Task 1
Translate this sentence from the passage on the 1988 District of Columbia delegate election into Spanish: "The delegate is elected for two-year terms."
Task 2
According to the passage on the 1988 District of Columbia delegate election, who was the Republican candidate running against Walter E. Fauntroy?

Selected text
☆ ☆ ☆

On November 8, 1988, the District of Columbia held an election for its non-voting House delegate representing the District of Columbia's at-large congressional district. The winner of the race was Walter E. Fauntroy (D), who won his ninth re-election. All elected members would serve in 101st United States Congress.

The delegate is elected for two-year terms.

==Candidates==
Walter E. Fauntroy, a Democrat, sought re-election for his tenth and final term to the United States House of Representatives. Fauntroy was opposed in this election by Republican challenger Ron Evans and D.C. Statehood Party candidate Alvin C. Frost, who received 13.42% and 8.07%, respectively. Independent candidate David H. Dabney also participated and received 6.11%. This resulted in Fauntroy being elected with 71.27% of the vote.

===Results===

D.C. At Large Congressional District Election (1988)

☆ ☆ ☆

Information provided
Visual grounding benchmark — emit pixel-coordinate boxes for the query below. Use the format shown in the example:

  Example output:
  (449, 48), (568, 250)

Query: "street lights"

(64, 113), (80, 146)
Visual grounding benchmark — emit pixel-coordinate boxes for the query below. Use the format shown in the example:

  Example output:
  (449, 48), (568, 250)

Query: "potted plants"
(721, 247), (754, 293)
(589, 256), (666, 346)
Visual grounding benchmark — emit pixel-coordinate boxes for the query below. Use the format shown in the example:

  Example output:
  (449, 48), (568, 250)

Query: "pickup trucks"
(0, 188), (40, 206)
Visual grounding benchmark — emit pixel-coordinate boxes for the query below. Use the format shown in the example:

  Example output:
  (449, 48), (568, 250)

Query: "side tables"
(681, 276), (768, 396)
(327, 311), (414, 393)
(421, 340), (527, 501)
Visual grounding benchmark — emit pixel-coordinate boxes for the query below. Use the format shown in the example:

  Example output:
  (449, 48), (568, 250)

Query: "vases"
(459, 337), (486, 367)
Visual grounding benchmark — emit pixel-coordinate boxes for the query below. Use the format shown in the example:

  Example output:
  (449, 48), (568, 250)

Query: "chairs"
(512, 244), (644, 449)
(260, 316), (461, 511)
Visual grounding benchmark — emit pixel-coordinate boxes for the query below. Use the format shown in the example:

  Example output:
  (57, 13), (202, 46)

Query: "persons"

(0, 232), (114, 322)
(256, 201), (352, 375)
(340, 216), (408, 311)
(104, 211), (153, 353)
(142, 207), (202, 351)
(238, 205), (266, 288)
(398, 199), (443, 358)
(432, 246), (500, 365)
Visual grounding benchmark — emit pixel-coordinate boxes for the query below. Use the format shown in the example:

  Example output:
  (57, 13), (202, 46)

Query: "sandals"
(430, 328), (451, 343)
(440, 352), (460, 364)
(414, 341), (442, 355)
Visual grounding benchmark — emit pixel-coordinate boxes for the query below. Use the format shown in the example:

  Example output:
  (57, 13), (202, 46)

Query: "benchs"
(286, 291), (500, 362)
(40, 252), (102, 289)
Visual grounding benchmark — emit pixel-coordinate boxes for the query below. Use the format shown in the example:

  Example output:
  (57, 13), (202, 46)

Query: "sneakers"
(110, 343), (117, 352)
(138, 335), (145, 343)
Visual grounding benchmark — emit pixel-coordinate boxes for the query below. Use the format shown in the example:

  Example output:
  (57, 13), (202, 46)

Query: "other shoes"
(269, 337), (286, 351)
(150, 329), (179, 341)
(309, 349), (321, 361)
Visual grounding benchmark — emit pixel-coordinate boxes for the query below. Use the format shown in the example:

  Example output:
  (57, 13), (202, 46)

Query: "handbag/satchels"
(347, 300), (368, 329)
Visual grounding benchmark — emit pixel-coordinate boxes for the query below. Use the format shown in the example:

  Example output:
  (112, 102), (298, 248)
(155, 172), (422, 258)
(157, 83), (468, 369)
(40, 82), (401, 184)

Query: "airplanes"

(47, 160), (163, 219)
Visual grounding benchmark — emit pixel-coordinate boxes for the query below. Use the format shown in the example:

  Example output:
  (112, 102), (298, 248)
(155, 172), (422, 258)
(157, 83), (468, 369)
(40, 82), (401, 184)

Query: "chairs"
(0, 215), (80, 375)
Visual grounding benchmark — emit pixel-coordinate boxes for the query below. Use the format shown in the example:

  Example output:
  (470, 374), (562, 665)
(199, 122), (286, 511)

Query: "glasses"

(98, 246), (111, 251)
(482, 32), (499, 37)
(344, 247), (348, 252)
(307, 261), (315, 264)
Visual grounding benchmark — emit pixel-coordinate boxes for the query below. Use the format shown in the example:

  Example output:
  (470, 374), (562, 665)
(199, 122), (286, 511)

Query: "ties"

☆ ☆ ☆

Complete response 1
El delegado es elegido por períodos de dos años.

Complete response 2
Ron Evans